Task:
Only the lines below between the ones containing "order: Lagomorpha" and "genus: Odocoileus", inclusive, are to be reproduced, each exactly as it stands.

Data provided:
- Opening Delimiter -
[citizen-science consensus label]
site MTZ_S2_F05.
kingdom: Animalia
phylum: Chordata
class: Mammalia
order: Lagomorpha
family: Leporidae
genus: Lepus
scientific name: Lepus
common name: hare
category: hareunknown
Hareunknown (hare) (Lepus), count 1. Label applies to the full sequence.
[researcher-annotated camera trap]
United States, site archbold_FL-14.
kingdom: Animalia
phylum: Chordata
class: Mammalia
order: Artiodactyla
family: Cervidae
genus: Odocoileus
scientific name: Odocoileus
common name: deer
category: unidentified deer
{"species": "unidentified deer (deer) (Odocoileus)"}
- Closing Delimiter -
- Opening Delimiter -
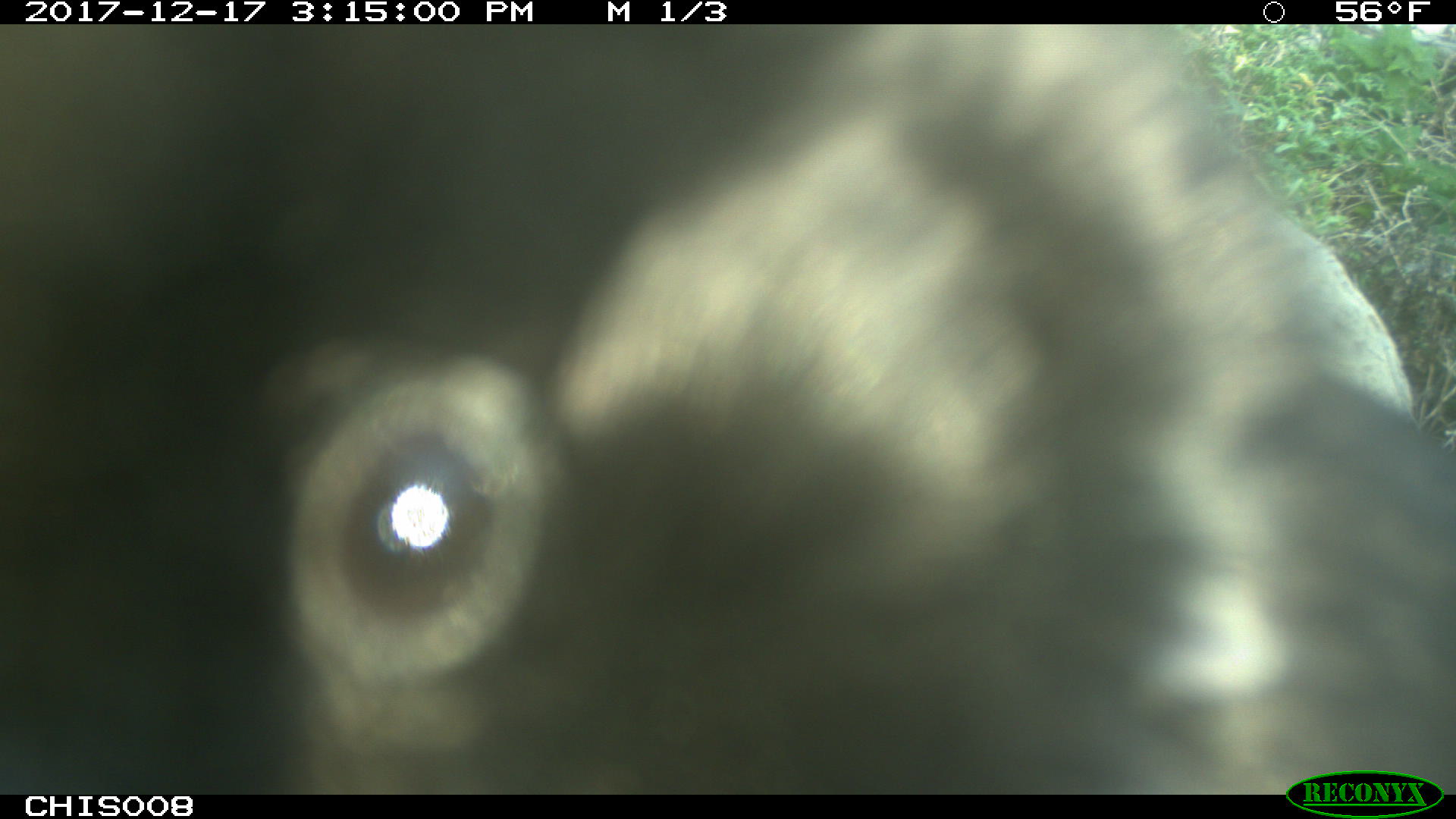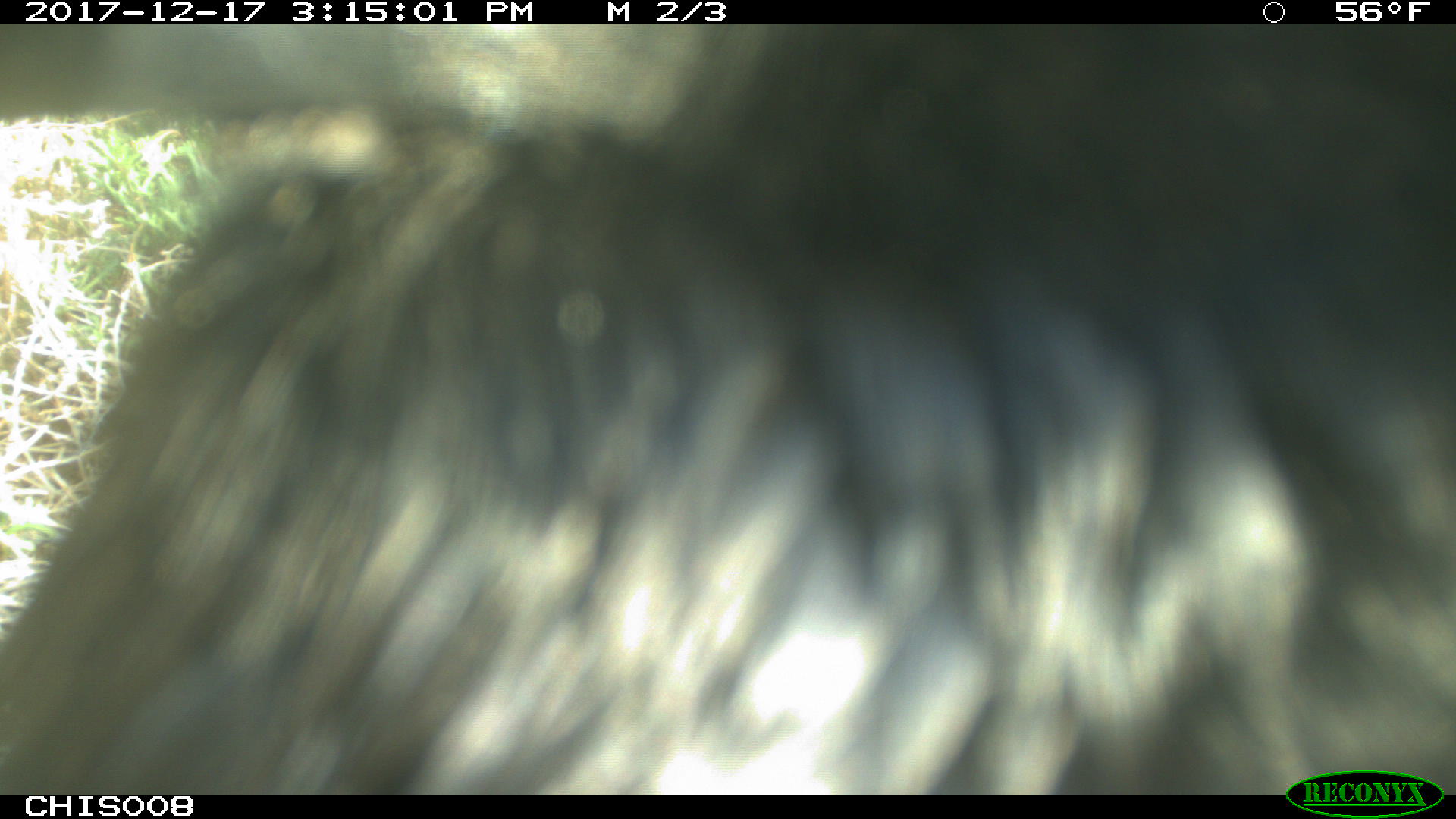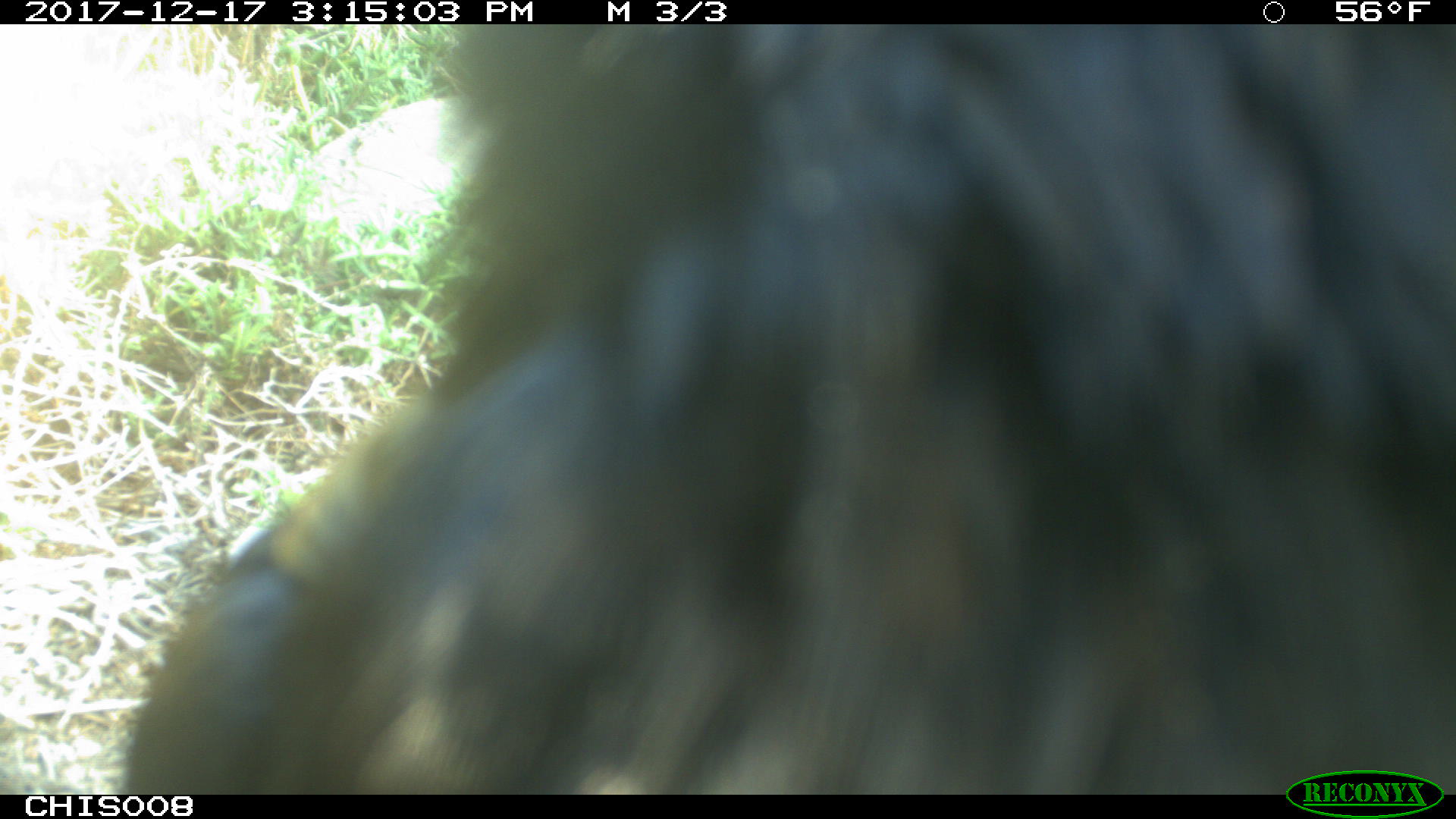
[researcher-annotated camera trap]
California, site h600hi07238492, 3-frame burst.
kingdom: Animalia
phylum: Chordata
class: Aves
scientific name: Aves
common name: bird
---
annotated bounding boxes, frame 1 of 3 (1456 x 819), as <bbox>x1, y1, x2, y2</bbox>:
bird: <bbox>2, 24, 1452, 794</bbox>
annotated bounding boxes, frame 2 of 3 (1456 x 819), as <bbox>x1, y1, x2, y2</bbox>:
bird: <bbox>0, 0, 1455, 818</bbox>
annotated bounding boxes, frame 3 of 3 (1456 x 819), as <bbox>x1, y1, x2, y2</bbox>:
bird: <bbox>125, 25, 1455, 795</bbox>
- Closing Delimiter -
Response for this exercise:
order: Lagomorpha
family: Leporidae
genus: Lepus
scientific name: Lepus
common name: hare
category: hareunknown
Hareunknown (hare) (Lepus), count 1. Label applies to the full sequence.
[researcher-annotated camera trap]
United States, site archbold_FL-14.
kingdom: Animalia
phylum: Chordata
class: Mammalia
order: Artiodactyla
family: Cervidae
genus: Odocoileus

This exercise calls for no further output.